Recast as a Tax-free Reorganization
When analyzing the particular factual situation and the representations outlined in the ruling, the IRS recast the steps of the transaction as follows:
1. The acquisition by Acquirer of all of Target’s assets (including the bank charter and the minimum capital) solely in exchange for constructive Acquirer common stock and the assumption by Acquirer of Target’s liabilities;
2. The distribution to Parent by Target of Acquirer’s stock in exchange for all of Parent's Target stock in complete liquidation of Target;
3. The distribution to Parent by Acquirer of the bank charter and minimum capital of Target in redemption for a portion of Parent's Acquirer stock constructively received in step 2 above;
4. The contribution by Parent of the bank charter and the minimum capital of Target received in step 3 above to the capital of New Target (the "deemed contribution") in exchange for the issuance of New Target stock to Parent; and
5. The sale of all the stock of New Target to Third-party Holding Company (the "deemed sale") for $X plus the minimum capital.
The IRS ruled, among other things, that steps 1 and 2 would constitute a tax-free reorganization within the meaning of Section 368(a)(1)(D) of the Internal Revenue Code. It also ruled that Acquirer would recognize a gain equal to the $X paid for the bank charter and that such gain would be recognized upon the deemed sale of New Target in step 5 above. The favorable conclusions in the ruling are consistent with Revenue Procedure 89-50 as well as other letter rulings.
In Revenue Procedure 89-50, the IRS addressed situations in which a target corporation did not dissolve under state law so that the value of its corporate charter could be realized. The revenue procedure established certain conditions under which the IRS will normally rule that the distribution requirement applicable to reorganizations under Sections 368(a)(1)(C) and 368(a)(1)(D) has been met. Under Revenue Procedure 89-50, as long as the additional representations for retention of corporate charters in Sections 368(a)(1)(C) and 368(a)(1)(D) reorganizations were made, the IRS agreed to recast the transaction to qualify as a C or D reorganization. However, the IRS has in the past allowed similar but varied transaction structures to qualify for tax-free reorganization treatment.
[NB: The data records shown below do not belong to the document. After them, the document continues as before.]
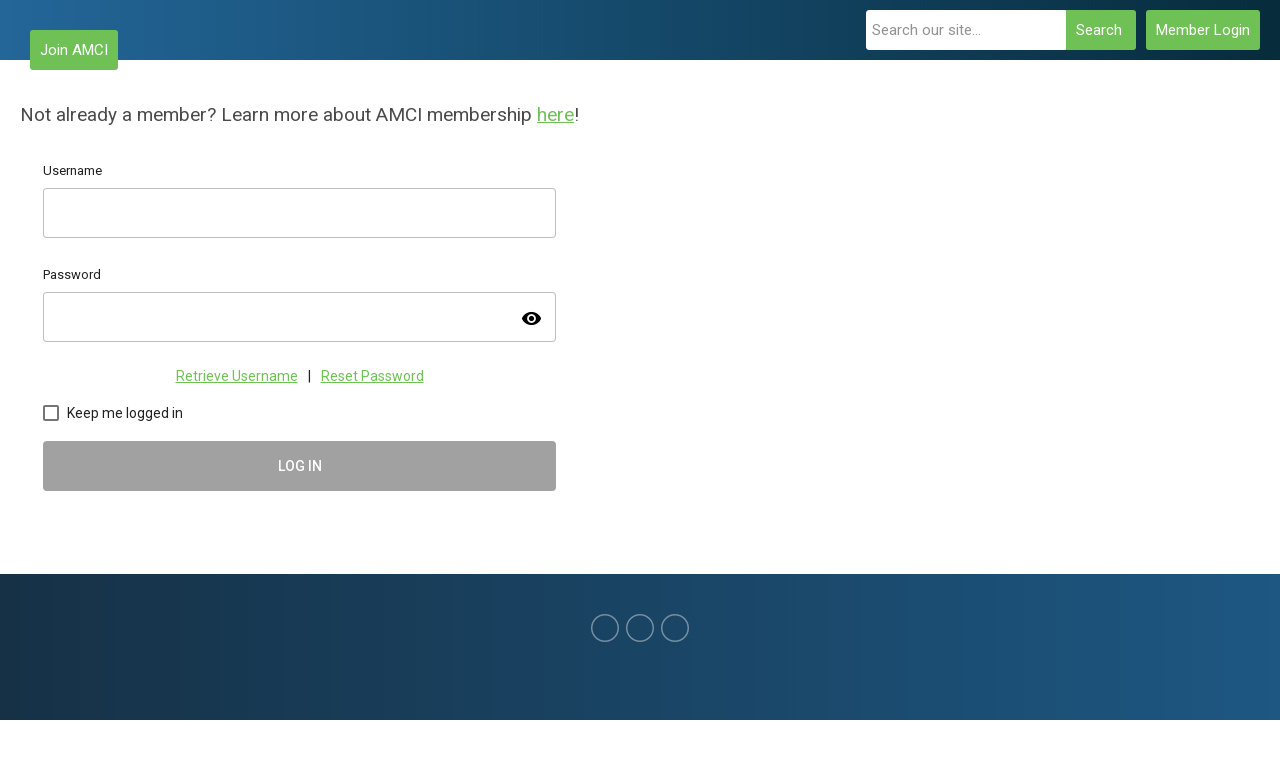

--- FILE ---
content_type: text/html; charset=utf-8
request_url: https://amci.memberclicks.net/ui-login/v1/getOrgName
body_size: -382
content:
{"orgId":"amci","name":"AMC Institute","serviceId":9391,"domain":"memberclicks.net"}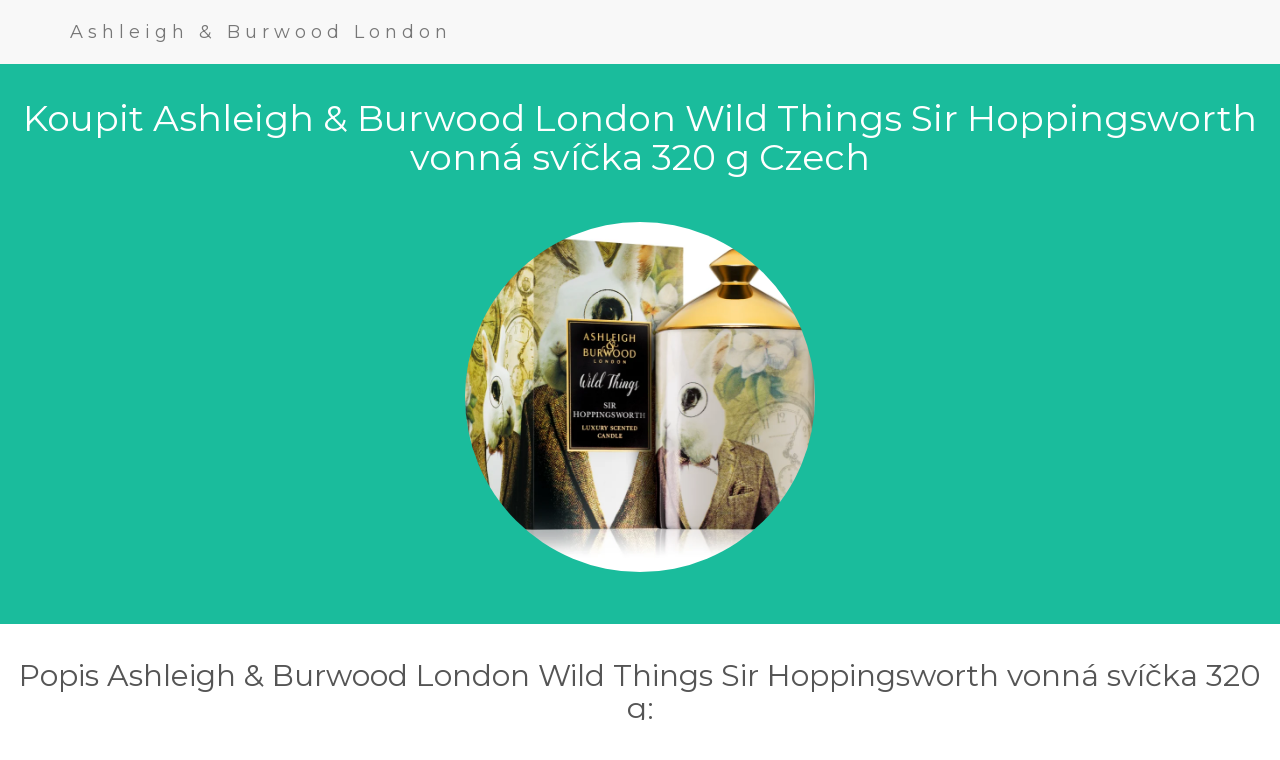

--- FILE ---
content_type: text/html; charset=utf-8
request_url: https://czparfemy.onrender.com/ashleigh-burwood-london-wild-things-sir-hoppingsworth-vonna-svicka-320-g.html
body_size: 1714
content:
<!DOCTYPE html>
<html lang="cs-CZ">
<head>
  <title>Koupit Ashleigh & Burwood London Wild Things Sir Hoppingsworth vonná svíčka 320 g Czech</title>
  <meta name="description" content="Koupit Ashleigh & Burwood London Wild Things Sir Hoppingsworth vonná svíčka 320 g Czech"/>
  <meta name="country" content="Czech"/>
  <meta name="language" content="cs-CZ"/>
  <meta charset="utf-8">
  <meta name="viewport" content="width=device-width, initial-scale=1">
  <link rel="stylesheet" href="https://maxcdn.bootstrapcdn.com/bootstrap/3.4.1/css/bootstrap.min.css">
  <link href="https://fonts.googleapis.com/css?family=Montserrat" rel="stylesheet">
  <script src="https://ajax.googleapis.com/ajax/libs/jquery/3.5.1/jquery.min.js"></script>
  <script src="https://maxcdn.bootstrapcdn.com/bootstrap/3.4.1/js/bootstrap.min.js"></script>
  <style>
  body{font:20px Montserrat,sans-serif;line-height:1.8;color:#f5f6f7}
  p{font-size:16px}.margin{margin-bottom:45px}
  .bg-1{background-color:#1ABC9C;color:#fff}
  .bg-2{background-color:#FFFFFF;color:#555}
  .bg-3{background-color:#fff;color:#555}
  .bg-4{background-color:#2f2f2f;color:#fff}
  .container-fluid{padding-top:15px;padding-bottom:7px}
  .navbar{padding-top:7px;padding-bottom:7px;border:0;border-radius:0;margin-bottom:0;font-size:12px;letter-spacing:5px}
  .navbar-nav li a:hover{color:#1abc9c!important}
  </style>
<script type='application/ld+json'> 
{
  "@context": "http://www.schema.org",
  "@type": "product",
  "brand": "Ashleigh & Burwood London",
  "name": "Ashleigh & Burwood London Wild Things Sir Hoppingsworth vonná svíčka 320 g",
  "image": "https://i.notino.com/google/ashleigh-burwood-london/5033271029529_01-o__3.jpg",
  "description": "Koupit Ashleigh & Burwood London Wild Things Sir Hoppingsworth vonná svíčka 320 g Czech",
  "aggregateRating": {
    "@type": "aggregateRating",
    "ratingValue": "4.9",
    "reviewCount": "400"
  }
}
 </script>
</head>
<body>

<!-- Navbar -->
<nav class="navbar navbar-default">
  <div class="container">
    <div class="navbar-header">
      <a class="navbar-brand" href="/index.html">Ashleigh & Burwood London</a>
    </div>
  </div>
</nav>

<!-- First Container -->
<div class="container-fluid bg-1 text-center">
  <h1 class="margin">Koupit Ashleigh & Burwood London Wild Things Sir Hoppingsworth vonná svíčka 320 g Czech</h1>
  <a href="https://www.anrdoezrs.net/click-7677384-13477115?url=https%3A%2F%2Fwww.notino.cz%2Fashleigh-burwood-london%2Fwild-things-sir-hoppingsworth-vonna-svicka%2Fp-15841902%2F" target="_blank" rel="nofollow"><img src="https://i.notino.com/google/ashleigh-burwood-london/5033271029529_01-o__3.jpg" class="img-responsive img-circle margin" style="display:inline" alt="Ashleigh & Burwood London Wild Things Sir Hoppingsworth vonná svíčka 320 g" width="350" height="350"></a>
</div>

<!-- Second Container -->
<div class="container-fluid bg-2 text-center">
  <h2 class="margin">Popis Ashleigh & Burwood London Wild Things Sir Hoppingsworth vonná svíčka 320 g:</h2>
  <p><a href="https://www.anrdoezrs.net/click-7677384-13477115?url=https%3A%2F%2Fwww.notino.cz%2Fashleigh-burwood-london%2Fwild-things-sir-hoppingsworth-vonna-svicka%2Fp-15841902%2F" target="_blank" rel="nofollow"><img title="Ashleigh & Burwood London Wild Things Sir Hoppingsworth vonná svíčka 320 g Image" alt="Ashleigh & Burwood London Wild Things Sir Hoppingsworth vonná svíčka 320 g Image" src="https://i.notino.com/google/ashleigh-burwood-london/5033271029529_01-o__3.jpg" style="width: 80%; padding: 1px; background-color: grey;"></a></p>
  <p>Koupit LINK: <a href="https://www.anrdoezrs.net/click-7677384-13477115?url=https%3A%2F%2Fwww.notino.cz%2Fashleigh-burwood-london%2Fwild-things-sir-hoppingsworth-vonna-svicka%2Fp-15841902%2F" target="_blank" rel="nofollow">Klikněte zde</a></p>
  <p><span style="font-weight:bold;">Ashleigh & Burwood London Wild Things Sir Hoppingsworth vonná svíčka 320 g</span>. Ashleigh & Burwood London Wild Things Sir Hoppingsworth, 320 g, Vonné svíčky Vůně do bytu, Vonná svíčka Ashleigh & Burwood London Wild Things Sir Hoppingsworth provoní váš domov nádhernou vůní a vytvoří tak útulnou atmosféru, díky níž se budete vždy cítit skvěle.Vlastnosti:kořenité aromadřevitá vůnědlouhá doba hořenídesignový obalJak používat:Svíčku pokládejte na dostatečně tepelně odolný povrch. Nenechávejte hořet déle než 4 hodiny. Nikdy nedovolte, aby svíčka dohořela až do úplného konce. Hořící svíčku nenechávejte nikdy bez dozoru a v blízkosti lehko vznětlivých předmětů. Uchovávejte mimo dosah dětí a domácích zvířat.</p>
  <p><a href="https://www.anrdoezrs.net/click-7677384-13477115?url=https%3A%2F%2Fwww.notino.cz%2Fashleigh-burwood-london%2Fwild-things-sir-hoppingsworth-vonna-svicka%2Fp-15841902%2F" class="btn btn-default btn-lg bg-1"><span class="glyphicon glyphicon-shopping-cart"></span> Do košíku</a></p>
</div>

<!-- Footer -->
<footer class="container-fluid bg-4 text-center">
  <p><a href="/index.html">Index</a> | <a href="/page1.html">Page 1</a> | <a href="/page2.html">Page 2</a> | <a href="/page3.html">Page 3</a> | <a href="/page4.html">Page 4</a> | <a href="/page5.html">Page 5</a></p> 
</footer>
<script type="text/javascript">var _Hasync= _Hasync|| [];
_Hasync.push(['Histats.start', '1,4545662,4,0,0,0,00010000']);
_Hasync.push(['Histats.fasi', '1']);
_Hasync.push(['Histats.track_hits', '']);
(function() {
var hs = document.createElement('script'); hs.type = 'text/javascript'; hs.async = true;
hs.src = ('//s10.histats.com/js15_as.js');
(document.getElementsByTagName('head')[0] || document.getElementsByTagName('body')[0]).appendChild(hs);
})();</script>
<noscript><a href="/" target="_blank"><img  src="//sstatic1.histats.com/0.gif?4545662&101" alt="free log" border="0"></a></noscript>
</body>
</html>
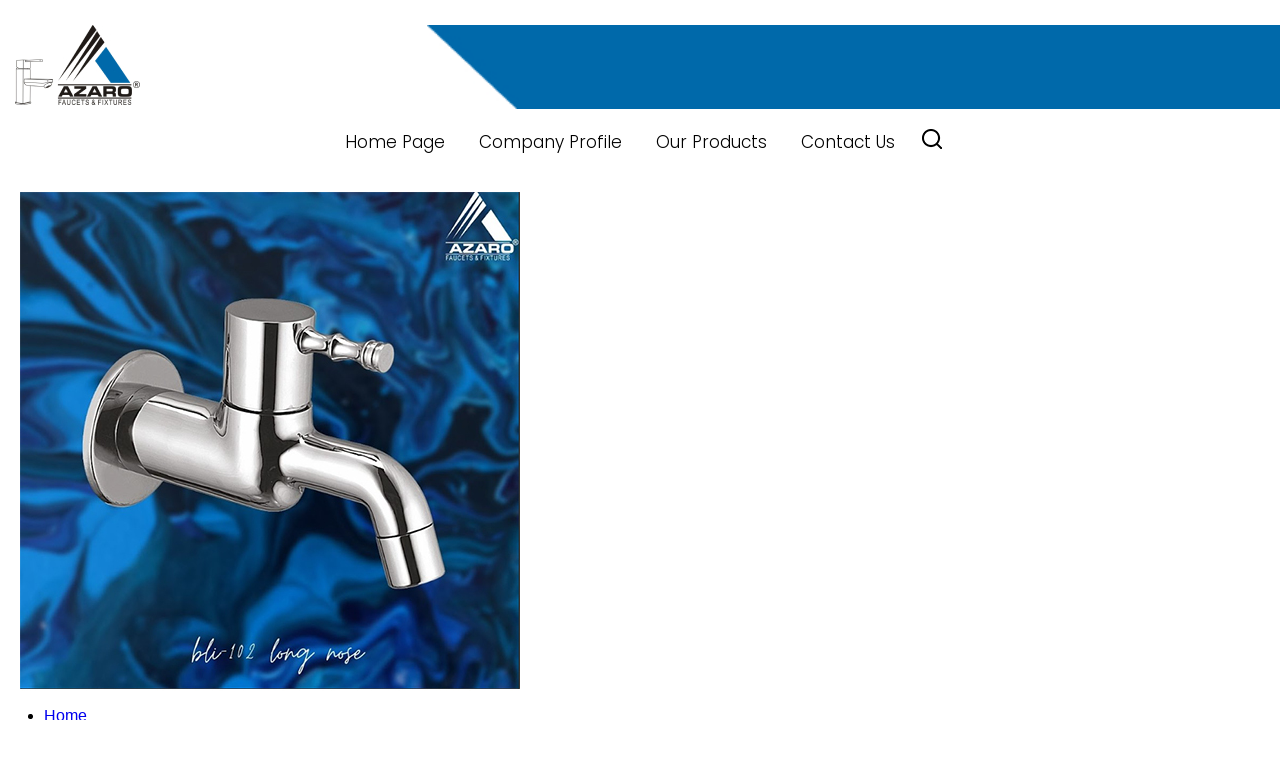

--- FILE ---
content_type: text/plain
request_url: https://www.google-analytics.com/j/collect?v=1&_v=j102&a=477621518&t=pageview&_s=1&dl=http%3A%2F%2Fwww.azarobath.com%2Fpillar-cock-veiga-azaro-blissaro-8515919.html&ul=en-us%40posix&dt=PILLAR%20COCK%20VEIGA%20AZARO%20BLISSARO%20-%20Manufacturer%2CSupplier%2CTrader%2CDelhi%2CIndia&sr=1280x720&vp=1280x720&_u=IADAAEABAAAAACAAI~&jid=1457696601&gjid=249856137&cid=1413852926.1768993571&tid=UA-59791362-7&_gid=1822603108.1768993573&_r=1&_slc=1&z=1315142581
body_size: -285
content:
2,cG-MRXQJZ4K47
Securing Favorable Treatment
The transaction described in Letter Ruling 200822022 is another structure the IRS has permitted for a bank to consummate a charter sale while complying with certain state law requirements and still receive favorable tax-free reorganization treatment. The ruling illustrates how the IRS will allow a corporation to dispose of a valuable corporate charter without incurring unfavorable tax consequences for complying with structuring requirements of government agencies.